• _Exercise details_: Return everything in the entries from the line containing "In the image shown, is" down to the end of the entries, repeating each line precisely as it appears, both ends included.

• _Material provided_:
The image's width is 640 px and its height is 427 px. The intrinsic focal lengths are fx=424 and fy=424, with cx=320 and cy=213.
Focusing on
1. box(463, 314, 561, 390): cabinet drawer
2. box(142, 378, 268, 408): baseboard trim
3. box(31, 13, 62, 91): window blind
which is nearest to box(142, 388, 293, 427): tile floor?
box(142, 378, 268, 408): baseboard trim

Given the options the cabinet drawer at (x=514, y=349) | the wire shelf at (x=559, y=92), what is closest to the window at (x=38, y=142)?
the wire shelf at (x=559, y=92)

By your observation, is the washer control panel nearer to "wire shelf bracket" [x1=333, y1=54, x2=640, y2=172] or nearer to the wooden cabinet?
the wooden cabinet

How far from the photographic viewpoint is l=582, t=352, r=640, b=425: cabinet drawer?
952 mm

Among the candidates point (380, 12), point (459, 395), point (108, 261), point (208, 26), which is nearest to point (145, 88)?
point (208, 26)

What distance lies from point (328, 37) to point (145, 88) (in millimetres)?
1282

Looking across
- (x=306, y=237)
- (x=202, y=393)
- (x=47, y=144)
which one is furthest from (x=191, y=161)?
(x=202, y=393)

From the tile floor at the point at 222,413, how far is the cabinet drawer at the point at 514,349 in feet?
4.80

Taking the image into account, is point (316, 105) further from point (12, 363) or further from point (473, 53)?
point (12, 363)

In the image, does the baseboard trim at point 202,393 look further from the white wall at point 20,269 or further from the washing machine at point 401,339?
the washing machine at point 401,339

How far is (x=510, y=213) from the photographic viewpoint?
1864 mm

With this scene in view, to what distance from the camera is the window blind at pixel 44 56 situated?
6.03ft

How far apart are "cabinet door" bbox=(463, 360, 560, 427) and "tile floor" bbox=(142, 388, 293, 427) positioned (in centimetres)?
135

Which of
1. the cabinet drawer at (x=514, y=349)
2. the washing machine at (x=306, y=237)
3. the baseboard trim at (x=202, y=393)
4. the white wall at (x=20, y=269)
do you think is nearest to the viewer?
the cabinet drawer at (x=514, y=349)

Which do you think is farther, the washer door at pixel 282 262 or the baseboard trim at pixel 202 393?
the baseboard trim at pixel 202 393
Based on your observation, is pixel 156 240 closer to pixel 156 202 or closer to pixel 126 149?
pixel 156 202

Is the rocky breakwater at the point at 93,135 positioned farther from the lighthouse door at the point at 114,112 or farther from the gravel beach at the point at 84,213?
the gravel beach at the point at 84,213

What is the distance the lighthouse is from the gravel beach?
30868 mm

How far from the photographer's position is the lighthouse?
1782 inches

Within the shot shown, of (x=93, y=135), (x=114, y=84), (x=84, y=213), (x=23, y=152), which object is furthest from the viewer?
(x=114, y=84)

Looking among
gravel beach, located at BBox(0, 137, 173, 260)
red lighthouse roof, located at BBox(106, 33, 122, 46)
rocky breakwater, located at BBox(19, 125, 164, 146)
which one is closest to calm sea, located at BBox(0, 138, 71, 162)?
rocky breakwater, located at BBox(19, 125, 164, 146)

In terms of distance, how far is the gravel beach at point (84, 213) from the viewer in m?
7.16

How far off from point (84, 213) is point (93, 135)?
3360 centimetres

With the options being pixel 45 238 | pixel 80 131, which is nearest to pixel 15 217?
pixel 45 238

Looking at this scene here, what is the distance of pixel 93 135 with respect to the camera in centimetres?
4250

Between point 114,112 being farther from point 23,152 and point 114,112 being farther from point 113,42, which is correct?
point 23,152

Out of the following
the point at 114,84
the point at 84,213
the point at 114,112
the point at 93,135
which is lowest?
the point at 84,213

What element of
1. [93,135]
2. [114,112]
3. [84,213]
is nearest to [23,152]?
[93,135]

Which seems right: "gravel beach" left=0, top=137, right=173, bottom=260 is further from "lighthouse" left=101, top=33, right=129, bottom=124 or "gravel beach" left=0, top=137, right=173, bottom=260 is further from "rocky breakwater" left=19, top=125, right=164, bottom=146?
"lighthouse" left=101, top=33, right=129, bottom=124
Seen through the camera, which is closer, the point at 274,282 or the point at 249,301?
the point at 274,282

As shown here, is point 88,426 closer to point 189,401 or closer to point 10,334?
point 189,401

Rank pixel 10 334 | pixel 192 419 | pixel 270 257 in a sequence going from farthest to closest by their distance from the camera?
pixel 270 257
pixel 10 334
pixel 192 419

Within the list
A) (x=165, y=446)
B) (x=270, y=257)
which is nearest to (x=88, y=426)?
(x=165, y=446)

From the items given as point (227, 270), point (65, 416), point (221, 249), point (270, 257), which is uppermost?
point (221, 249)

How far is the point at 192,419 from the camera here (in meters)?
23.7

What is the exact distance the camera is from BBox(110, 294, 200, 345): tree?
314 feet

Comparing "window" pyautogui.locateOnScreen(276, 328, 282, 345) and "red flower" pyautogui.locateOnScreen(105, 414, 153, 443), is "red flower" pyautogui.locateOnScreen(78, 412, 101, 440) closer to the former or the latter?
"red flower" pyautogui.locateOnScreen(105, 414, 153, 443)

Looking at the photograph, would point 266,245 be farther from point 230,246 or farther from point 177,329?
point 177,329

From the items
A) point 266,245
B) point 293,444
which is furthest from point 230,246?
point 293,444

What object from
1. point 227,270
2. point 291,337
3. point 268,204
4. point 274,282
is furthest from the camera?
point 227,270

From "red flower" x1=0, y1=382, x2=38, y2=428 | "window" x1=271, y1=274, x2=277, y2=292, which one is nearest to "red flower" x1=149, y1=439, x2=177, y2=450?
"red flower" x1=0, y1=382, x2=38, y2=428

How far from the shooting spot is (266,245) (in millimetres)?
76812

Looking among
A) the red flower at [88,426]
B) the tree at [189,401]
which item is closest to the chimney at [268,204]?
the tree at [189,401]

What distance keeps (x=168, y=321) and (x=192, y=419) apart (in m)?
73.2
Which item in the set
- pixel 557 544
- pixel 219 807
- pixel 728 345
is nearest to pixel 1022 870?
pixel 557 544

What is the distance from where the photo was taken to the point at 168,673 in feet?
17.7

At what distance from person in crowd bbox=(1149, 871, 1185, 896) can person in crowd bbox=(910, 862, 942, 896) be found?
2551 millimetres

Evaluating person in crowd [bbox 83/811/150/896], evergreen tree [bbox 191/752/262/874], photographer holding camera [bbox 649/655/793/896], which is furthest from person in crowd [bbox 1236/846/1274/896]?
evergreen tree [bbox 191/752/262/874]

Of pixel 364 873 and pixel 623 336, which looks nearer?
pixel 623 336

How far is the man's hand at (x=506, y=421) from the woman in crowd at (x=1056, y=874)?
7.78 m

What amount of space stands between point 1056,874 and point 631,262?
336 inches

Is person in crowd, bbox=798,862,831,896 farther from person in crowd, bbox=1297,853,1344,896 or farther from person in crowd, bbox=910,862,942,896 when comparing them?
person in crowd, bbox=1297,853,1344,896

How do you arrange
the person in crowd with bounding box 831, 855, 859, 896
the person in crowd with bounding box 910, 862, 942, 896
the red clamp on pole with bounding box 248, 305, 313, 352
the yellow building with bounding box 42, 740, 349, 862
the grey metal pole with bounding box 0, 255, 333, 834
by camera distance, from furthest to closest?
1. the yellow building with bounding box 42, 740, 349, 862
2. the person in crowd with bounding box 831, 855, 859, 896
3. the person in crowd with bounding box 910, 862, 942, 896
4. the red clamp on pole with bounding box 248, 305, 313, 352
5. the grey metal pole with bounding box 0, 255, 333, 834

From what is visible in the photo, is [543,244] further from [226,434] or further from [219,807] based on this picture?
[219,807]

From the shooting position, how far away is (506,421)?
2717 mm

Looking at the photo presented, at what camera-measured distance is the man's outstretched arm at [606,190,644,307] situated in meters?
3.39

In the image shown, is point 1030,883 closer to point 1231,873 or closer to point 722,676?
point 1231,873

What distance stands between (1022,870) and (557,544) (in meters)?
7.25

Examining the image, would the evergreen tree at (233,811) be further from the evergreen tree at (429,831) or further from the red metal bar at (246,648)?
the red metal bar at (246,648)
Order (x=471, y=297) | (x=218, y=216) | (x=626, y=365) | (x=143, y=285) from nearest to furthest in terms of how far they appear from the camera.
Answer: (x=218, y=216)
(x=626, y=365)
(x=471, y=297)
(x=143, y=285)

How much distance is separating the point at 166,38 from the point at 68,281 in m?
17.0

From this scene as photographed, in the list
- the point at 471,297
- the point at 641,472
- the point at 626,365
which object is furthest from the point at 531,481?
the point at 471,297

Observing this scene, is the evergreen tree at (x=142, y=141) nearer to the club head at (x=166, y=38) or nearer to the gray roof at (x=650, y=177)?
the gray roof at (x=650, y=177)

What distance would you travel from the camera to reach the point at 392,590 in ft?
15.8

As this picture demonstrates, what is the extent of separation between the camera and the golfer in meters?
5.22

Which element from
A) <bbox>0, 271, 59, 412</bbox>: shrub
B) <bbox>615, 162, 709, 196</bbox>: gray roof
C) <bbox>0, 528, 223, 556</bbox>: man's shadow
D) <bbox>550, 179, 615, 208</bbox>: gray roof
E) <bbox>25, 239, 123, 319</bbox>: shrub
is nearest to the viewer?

• _Correct output_:
In the image shown, is point 1030,883 closer to point 1231,873 or closer to point 722,676?
point 1231,873

What distance stands between (1022,870) and (557,544) (in meters)?
7.25

Examining the image, would the evergreen tree at (233,811) be further from the evergreen tree at (429,831) or further from the red metal bar at (246,648)?
the red metal bar at (246,648)
Order (x=471, y=297) | (x=218, y=216) | (x=626, y=365) | (x=143, y=285) from nearest to furthest in terms of how far they appear from the camera.
Answer: (x=218, y=216)
(x=626, y=365)
(x=471, y=297)
(x=143, y=285)

How much distance is separating the point at 166,38 from the point at 68,281 in m?
17.0

From this scene as photographed, in the list
- the point at 471,297
- the point at 641,472
- the point at 626,365
which object is furthest from the point at 531,481?
the point at 471,297

Observing this scene, is the evergreen tree at (x=142, y=141) nearer to the club head at (x=166, y=38) or nearer to the gray roof at (x=650, y=177)?
the gray roof at (x=650, y=177)

What distance would you travel from the camera to reach the point at 392,590 in ft?
15.8

As this picture demonstrates, what is the extent of separation between the camera and the golfer in meters?
5.22

Which element from
A) <bbox>0, 271, 59, 412</bbox>: shrub
B) <bbox>615, 162, 709, 196</bbox>: gray roof
C) <bbox>0, 528, 223, 556</bbox>: man's shadow
D) <bbox>550, 179, 615, 208</bbox>: gray roof
E) <bbox>25, 239, 123, 319</bbox>: shrub
is nearest to the viewer?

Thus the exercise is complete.